Work request:
Could you pick up the Communalytic tutorial on collecting Reddit data after its final sentence and write the next part?

··· Given passage

Communalytic can collect public posts from a given subreddit (including submissions, comments and replies) for up to 7 consecutive days in the Edu version and up to 31 consecutive days in the Pro version. Note: The collection of live posts is available in the Pro version only. The Edu version can only collect historical data.
What’s a Subreddit you may ask? Subreddits are online groups/forums on Reddit dedicated to a specific topic(s). If this is your first time working with Reddit data, we suggest you watch The Beginner’s Guide to Reddit from Mashable or a bit longer introductory video about Reddit from Teknikforce.
Technical Details: Communalytic uses Reddit’s public API to collect data via the PRAW library. As outlined in the table below, Communalytic starts by retrieving 100 most recent submissions in a given subreddit (Stage 1). The collection then continues by retrieving new submissions until the specified end date at 00:01 UTC (Stage 2). Both Stage 1 and 2 rely on PRAW’s SubredditStream to collect information about submissions. In the last stage (Stage 3), Communalytic goes over all of the submissions collected during Stage 2 & 3 and retrieves comments and replies via PRAW’s Submission.comments call.
Three Stages of Live Data Collection from Reddit
Stage 1: Collect 100 most recent submissions
Communalytic starts by retrieving 100 most recent submissions (=thread starting posts), even if they are posted before the current date.
Stage 2: Collect new submissions until the end date/time (UTC)
The collection continues until the specified end date and time (UTC).
Please note some submissions in “high volume” subreddits such as r/all may be missed due to the API limitation.
Stage 3: Collect comments and replies
During the final stage, Communalytic attempts to retrieve all comments and replies to comments corresponding to the submissions that have been collected during Stage 1 and 2.
Please note that any comments or replies that have been deleted will not be collected during this stage.
The following steps show how to collect data from Reddit using Communalytic. The procedure for the EDU and PRO versions are similar. The main difference is that the Pro version can collect both live and historical posts from a given subreddit, while the Edu version can only collect historical data.
Go to the “My Datasets” page and click on the “Reddit (Live)” button.
If you know what subreddit you would like to examine, proceed to Step 4 of this tutorial. Otherwise, click on the “Locate a subreddit” button.
Using the Subreddit Search page, you can locate subreddits that discuss a given topic by using the “Keyword” search bar.
When searching for a subreddit, a space between words will be counted as AND. If you would like to search for two keywords separately, use “|” to separate keywords.
After typing in your search keyword(s), click the “Search” button.
The Subreddit List page shows a list of public subreddits (with at least 100 comments made in the last 7 days) and sample posts corresponding to the search criteria.
Click “Start Collection on…” (corresponding subreddit) to select the designed subreddit.
Before starting your data collection, name your dataset, then enter the name of the selected subreddi, and the end date of data collection. You can collect data for up to 7 consecutive days in the Edu version and up to 31 consecutive days in the Pro version from the current date.
You can check the box “Email me once job completes” to receive an email notification. (Note: the Pro version doesn’t have this checkbox, since it will send an email notification automatically.)

······
··· Supplied information

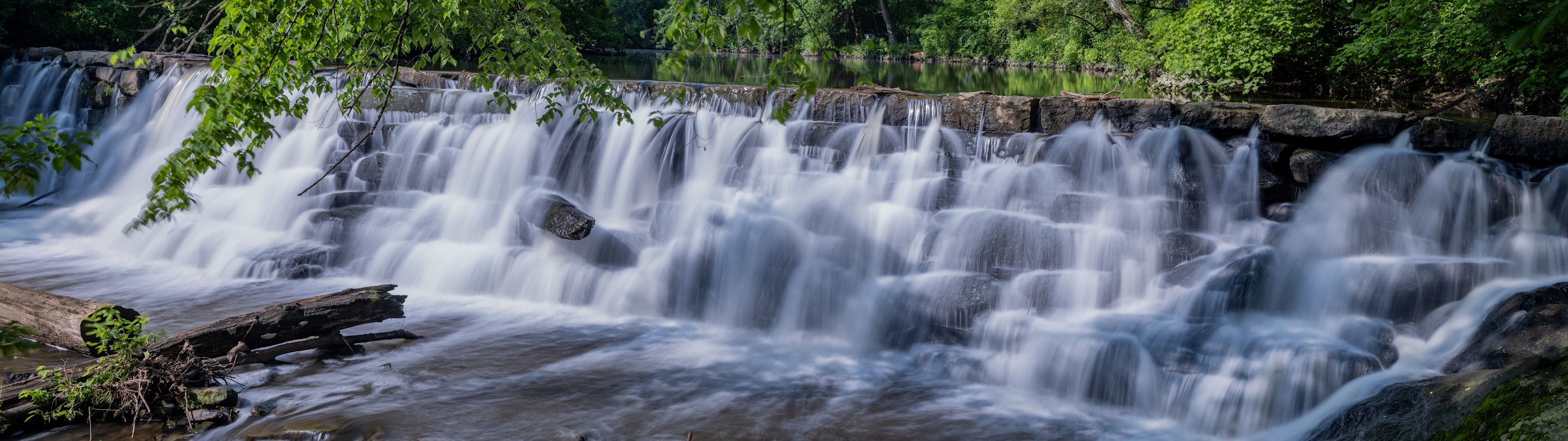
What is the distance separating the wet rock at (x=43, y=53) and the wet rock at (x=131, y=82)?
6.38 feet

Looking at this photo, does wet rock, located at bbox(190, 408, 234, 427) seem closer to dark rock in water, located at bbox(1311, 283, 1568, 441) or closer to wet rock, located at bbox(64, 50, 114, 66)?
dark rock in water, located at bbox(1311, 283, 1568, 441)

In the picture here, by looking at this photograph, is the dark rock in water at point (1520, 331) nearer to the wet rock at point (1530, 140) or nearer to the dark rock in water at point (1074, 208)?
the wet rock at point (1530, 140)

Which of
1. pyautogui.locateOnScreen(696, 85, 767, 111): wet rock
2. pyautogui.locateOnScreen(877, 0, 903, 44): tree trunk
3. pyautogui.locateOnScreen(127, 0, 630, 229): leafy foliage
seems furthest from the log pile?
pyautogui.locateOnScreen(877, 0, 903, 44): tree trunk

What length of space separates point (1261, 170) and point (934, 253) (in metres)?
2.83

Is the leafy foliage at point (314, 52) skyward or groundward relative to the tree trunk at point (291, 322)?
skyward

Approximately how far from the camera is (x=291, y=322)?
247 inches

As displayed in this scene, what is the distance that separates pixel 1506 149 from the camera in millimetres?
7266

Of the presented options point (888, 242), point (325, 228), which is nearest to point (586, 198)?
point (325, 228)

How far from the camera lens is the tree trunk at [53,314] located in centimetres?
569

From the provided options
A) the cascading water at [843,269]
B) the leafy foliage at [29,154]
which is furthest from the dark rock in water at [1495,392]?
the leafy foliage at [29,154]

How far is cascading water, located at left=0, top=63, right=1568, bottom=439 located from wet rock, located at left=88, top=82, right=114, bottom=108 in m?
3.77

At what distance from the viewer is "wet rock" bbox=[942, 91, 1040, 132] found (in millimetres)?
9234

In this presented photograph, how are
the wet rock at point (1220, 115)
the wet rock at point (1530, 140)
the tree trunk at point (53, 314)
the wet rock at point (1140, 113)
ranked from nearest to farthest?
the tree trunk at point (53, 314)
the wet rock at point (1530, 140)
the wet rock at point (1220, 115)
the wet rock at point (1140, 113)

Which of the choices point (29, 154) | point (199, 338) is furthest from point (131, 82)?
point (29, 154)
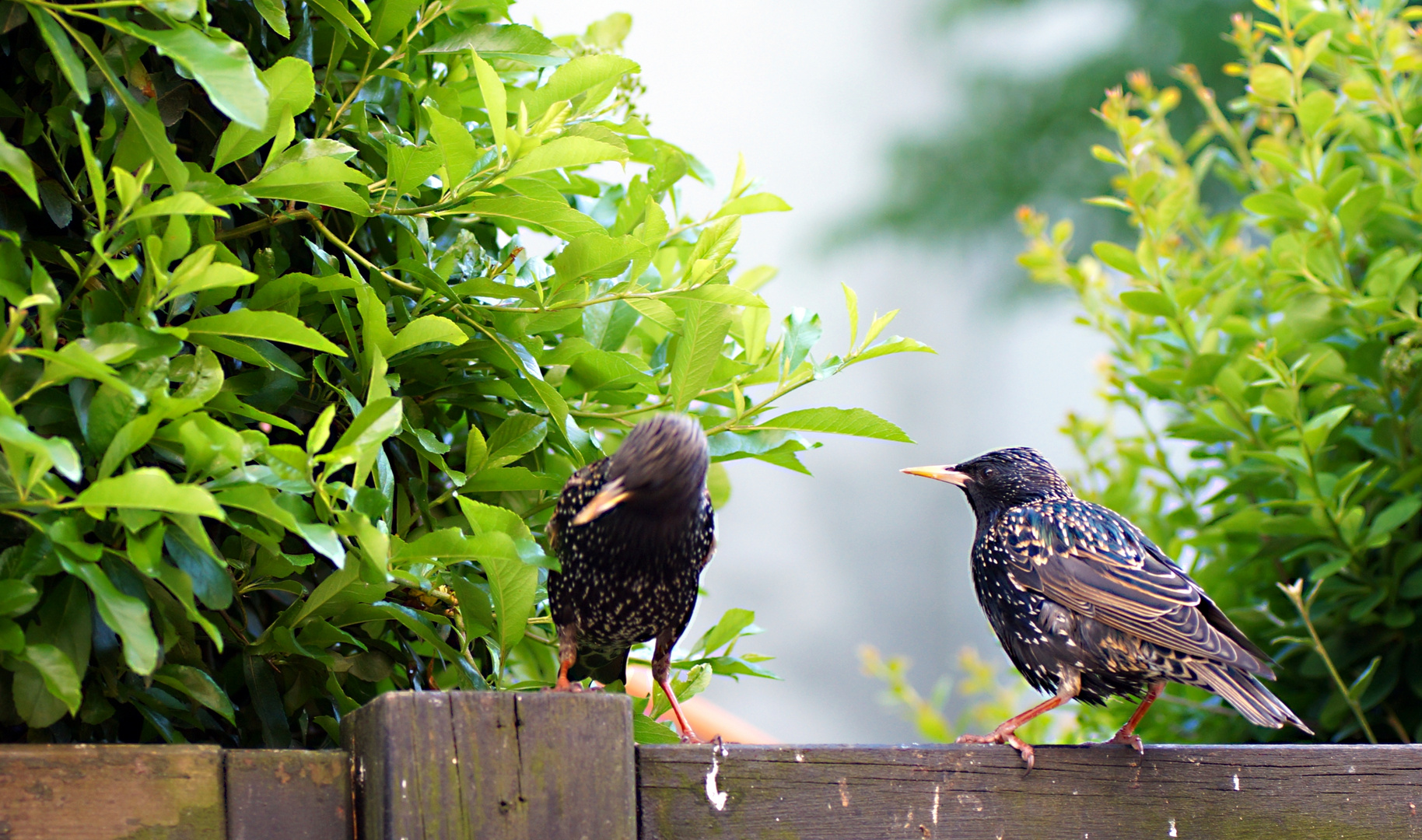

······

Answer area:
As a final step on this page, click the “Start Collection” button.
Data collection time will vary by subreddits. Subreddits with more comments and replies may take up to several hours after the end date to collect.
To confirm that data collection is underway, you should be able to see your new dataset listed on the “My Datasets” page.
When your data collection is complete, it will say “Complete” under Status.
The table below shows data points available in the dataset, as provided by Reddit API:
|Field||Description||Sample Submission||Sample Comment||Sample Reply|
|id||Unique identifier for the post||q6x0lw||hgf14zp||hgkadlb|
|date||The date when the post was created/updated||10/12/2021||10/12/2021||10/13/2021|
|author||Poster’s unique username||916farmer||_AskMyMom_||None|
|title||Submission title||Saw this genius on the road today. Wouldn’t it be a shame if their email got overwhelmed with vax fax.|
|text||The main body of the post||Wait wait wait. So they don’t want a vaccine card or requirements because they don’t want the government “tracking them”: but will plaster personal information on their car windows?|
I mean, I watched Donald Duck and Bugs Bunny use reverse psychology on each other, is there any way we can do that with these guys?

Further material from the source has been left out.